▸ Material supplied:
# # # # #

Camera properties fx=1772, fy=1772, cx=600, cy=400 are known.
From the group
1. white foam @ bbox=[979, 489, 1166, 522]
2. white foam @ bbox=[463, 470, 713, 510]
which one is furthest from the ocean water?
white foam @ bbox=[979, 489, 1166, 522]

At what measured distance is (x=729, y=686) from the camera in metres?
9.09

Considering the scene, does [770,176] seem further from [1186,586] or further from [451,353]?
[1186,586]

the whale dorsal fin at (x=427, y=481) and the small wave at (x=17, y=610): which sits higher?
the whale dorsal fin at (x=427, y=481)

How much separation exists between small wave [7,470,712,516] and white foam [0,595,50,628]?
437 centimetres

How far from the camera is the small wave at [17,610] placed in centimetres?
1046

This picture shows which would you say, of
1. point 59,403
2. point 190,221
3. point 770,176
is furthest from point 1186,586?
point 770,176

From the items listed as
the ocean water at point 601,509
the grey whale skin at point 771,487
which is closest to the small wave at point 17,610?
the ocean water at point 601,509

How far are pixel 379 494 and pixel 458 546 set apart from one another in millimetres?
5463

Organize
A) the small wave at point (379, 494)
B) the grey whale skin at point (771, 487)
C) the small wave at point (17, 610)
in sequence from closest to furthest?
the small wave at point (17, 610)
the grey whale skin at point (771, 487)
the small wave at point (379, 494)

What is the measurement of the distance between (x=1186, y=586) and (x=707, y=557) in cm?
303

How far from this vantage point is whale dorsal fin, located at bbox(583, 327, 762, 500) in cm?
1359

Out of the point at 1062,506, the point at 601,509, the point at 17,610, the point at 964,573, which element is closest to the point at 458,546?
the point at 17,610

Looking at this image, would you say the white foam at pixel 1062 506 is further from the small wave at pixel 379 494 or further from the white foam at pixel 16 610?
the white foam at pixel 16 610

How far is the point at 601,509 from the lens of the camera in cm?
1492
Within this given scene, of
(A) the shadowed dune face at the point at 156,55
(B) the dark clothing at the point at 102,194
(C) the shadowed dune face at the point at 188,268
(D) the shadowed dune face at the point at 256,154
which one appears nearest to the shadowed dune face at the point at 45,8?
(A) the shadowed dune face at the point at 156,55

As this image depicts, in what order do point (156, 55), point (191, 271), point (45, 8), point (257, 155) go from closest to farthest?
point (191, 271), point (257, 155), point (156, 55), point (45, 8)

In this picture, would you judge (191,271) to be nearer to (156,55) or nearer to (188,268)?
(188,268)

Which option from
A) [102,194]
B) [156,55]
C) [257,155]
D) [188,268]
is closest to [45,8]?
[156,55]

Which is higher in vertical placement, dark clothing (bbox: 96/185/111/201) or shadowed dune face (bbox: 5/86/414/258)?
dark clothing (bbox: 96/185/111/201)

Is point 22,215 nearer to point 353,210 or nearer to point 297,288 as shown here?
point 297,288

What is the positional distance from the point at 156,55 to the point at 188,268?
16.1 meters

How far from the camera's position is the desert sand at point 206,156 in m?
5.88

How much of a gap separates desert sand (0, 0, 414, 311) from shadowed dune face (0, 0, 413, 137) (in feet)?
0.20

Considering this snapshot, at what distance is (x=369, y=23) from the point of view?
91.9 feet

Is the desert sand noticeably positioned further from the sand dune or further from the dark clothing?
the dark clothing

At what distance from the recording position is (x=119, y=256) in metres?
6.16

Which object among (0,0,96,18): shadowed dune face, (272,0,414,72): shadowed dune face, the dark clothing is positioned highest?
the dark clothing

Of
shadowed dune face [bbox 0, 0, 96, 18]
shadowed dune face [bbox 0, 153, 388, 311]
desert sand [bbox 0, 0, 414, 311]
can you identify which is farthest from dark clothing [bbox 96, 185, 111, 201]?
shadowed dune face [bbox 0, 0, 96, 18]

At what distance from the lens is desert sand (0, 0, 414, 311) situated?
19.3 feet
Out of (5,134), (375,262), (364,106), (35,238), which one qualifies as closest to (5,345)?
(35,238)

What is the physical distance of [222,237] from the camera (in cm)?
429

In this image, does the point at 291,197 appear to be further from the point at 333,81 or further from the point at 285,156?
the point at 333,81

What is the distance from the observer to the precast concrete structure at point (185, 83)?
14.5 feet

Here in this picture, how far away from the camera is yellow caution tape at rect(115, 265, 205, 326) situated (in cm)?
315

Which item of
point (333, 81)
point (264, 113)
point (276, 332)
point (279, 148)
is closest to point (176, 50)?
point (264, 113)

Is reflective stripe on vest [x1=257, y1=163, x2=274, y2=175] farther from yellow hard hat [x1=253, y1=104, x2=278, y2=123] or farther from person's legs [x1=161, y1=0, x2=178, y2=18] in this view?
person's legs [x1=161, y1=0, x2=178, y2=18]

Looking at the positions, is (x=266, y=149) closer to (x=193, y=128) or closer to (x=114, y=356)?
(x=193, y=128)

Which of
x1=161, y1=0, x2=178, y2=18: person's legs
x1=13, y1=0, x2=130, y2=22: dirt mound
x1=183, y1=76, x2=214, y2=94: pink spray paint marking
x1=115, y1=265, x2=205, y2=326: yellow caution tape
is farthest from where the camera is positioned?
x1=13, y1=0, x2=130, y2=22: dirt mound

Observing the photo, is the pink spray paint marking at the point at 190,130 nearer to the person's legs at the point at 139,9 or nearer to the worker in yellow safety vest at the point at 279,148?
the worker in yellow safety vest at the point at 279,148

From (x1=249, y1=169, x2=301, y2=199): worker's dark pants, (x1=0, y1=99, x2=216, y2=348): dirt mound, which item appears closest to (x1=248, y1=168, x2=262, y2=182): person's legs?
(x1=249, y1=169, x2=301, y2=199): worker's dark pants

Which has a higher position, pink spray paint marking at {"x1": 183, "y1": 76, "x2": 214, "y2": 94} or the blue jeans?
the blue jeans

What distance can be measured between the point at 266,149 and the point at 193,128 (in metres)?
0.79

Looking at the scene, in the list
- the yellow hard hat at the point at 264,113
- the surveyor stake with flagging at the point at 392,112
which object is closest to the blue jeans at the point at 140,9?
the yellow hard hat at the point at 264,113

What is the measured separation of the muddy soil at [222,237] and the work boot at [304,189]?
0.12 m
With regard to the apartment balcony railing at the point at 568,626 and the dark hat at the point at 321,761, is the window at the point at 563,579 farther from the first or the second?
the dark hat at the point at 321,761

# # # # #

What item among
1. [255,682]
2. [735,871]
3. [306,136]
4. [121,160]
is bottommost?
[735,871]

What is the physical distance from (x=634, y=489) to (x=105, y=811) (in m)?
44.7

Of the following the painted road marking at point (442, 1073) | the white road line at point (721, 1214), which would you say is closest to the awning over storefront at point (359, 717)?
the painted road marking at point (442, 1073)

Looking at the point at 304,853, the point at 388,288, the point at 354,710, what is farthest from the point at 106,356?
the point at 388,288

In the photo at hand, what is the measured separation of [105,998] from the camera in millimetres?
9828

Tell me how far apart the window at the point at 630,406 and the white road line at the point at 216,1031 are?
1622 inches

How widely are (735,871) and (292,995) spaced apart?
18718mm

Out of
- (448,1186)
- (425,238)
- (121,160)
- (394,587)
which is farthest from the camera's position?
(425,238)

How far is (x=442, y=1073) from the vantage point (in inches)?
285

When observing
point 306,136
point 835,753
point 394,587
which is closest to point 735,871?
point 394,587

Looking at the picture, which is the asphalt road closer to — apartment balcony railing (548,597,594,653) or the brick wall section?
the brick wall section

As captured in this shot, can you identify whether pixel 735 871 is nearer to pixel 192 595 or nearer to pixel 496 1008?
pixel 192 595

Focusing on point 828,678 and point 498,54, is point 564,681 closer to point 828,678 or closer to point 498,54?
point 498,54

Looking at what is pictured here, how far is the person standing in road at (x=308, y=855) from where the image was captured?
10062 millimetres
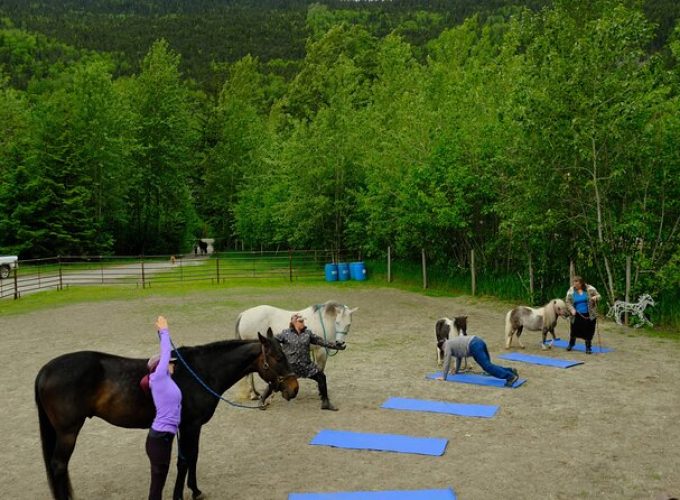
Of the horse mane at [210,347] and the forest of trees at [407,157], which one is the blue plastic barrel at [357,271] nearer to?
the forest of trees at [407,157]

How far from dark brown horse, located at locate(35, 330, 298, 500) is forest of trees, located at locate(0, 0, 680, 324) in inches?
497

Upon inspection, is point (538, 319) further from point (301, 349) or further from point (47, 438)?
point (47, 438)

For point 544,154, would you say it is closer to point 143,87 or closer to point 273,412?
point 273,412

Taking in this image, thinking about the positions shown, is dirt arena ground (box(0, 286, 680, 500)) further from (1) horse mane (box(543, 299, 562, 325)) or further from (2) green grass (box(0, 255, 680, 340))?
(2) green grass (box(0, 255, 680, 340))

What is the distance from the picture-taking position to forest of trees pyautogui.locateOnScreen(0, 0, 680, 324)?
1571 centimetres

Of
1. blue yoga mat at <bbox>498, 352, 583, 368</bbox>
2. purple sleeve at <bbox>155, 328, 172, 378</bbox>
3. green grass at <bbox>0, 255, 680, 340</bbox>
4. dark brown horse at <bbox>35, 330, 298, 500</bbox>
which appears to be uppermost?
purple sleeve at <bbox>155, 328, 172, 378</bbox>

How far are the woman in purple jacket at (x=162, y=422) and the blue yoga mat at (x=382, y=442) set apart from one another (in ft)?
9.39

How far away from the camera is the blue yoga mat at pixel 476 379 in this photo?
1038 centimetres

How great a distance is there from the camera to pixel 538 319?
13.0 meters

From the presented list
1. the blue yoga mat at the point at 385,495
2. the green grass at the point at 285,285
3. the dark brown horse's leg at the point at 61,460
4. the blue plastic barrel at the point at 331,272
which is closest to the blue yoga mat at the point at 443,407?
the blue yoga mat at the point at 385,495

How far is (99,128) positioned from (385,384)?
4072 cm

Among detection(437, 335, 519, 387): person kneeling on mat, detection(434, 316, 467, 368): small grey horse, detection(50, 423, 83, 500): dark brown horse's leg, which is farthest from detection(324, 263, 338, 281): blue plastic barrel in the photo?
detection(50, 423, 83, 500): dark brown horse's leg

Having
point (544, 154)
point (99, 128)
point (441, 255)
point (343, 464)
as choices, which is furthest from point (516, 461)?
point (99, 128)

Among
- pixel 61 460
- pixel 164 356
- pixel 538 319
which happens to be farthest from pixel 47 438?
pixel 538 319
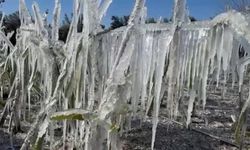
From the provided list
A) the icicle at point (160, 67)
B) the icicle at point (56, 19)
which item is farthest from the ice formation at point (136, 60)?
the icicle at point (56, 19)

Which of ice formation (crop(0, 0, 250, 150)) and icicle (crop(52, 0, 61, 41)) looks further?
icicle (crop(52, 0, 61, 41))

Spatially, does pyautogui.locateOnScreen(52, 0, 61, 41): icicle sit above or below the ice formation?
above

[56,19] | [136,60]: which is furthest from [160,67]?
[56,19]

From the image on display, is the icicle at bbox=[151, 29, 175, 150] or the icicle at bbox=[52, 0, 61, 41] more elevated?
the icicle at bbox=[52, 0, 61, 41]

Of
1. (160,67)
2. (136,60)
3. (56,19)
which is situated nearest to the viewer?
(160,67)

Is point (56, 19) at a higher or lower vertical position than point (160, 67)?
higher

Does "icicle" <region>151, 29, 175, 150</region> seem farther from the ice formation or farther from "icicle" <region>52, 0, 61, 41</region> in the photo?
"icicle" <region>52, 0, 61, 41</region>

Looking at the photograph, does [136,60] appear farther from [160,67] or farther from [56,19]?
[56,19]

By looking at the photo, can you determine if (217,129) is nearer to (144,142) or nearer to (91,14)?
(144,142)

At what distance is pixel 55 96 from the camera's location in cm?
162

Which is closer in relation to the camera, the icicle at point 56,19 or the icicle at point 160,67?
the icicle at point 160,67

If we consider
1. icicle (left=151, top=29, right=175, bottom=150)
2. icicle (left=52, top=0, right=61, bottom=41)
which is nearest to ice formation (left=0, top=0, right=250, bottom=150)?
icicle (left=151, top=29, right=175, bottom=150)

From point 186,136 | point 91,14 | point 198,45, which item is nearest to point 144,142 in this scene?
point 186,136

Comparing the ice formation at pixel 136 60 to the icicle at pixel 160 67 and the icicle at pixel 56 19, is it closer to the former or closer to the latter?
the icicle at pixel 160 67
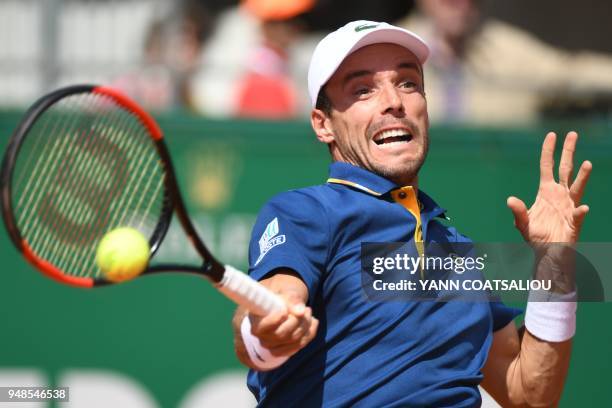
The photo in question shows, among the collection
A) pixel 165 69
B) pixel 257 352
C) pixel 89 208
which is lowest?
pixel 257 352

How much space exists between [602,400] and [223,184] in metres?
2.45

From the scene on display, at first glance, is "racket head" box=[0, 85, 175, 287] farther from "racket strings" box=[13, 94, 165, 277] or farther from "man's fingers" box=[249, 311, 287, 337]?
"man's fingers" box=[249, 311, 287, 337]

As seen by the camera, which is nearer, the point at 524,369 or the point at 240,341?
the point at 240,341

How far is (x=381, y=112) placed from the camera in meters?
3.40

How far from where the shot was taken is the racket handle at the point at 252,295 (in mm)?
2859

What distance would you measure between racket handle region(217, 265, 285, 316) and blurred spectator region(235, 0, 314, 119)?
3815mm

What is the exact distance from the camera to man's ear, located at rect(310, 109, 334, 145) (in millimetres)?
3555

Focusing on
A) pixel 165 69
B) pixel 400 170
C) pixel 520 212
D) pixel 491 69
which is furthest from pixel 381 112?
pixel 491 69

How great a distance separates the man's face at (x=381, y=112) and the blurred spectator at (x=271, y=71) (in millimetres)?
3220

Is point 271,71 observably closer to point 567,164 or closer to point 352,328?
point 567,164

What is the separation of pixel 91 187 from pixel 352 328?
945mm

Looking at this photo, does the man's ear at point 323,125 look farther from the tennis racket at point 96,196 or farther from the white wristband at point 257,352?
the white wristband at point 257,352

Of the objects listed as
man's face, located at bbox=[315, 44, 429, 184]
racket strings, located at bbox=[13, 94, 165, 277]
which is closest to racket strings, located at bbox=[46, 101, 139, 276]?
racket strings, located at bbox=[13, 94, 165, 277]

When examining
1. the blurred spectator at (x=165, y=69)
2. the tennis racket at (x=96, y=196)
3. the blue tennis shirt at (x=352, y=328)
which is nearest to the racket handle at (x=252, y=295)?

# # # # #

▸ Instructions for the task: Which lines in the rows above contain the word "worker"? Show every one of them, and treat uppercase and lowercase as different.

▸ Right answer:
Observing the photo, is the pink spray paint marking at the point at 190,130 nearer to the person's legs at the point at 139,9 or nearer to the worker in yellow safety vest at the point at 279,148?
the worker in yellow safety vest at the point at 279,148
From (x1=249, y1=169, x2=301, y2=199): worker's dark pants, (x1=0, y1=99, x2=216, y2=348): dirt mound, which item appears closest to (x1=248, y1=168, x2=262, y2=182): person's legs?
(x1=249, y1=169, x2=301, y2=199): worker's dark pants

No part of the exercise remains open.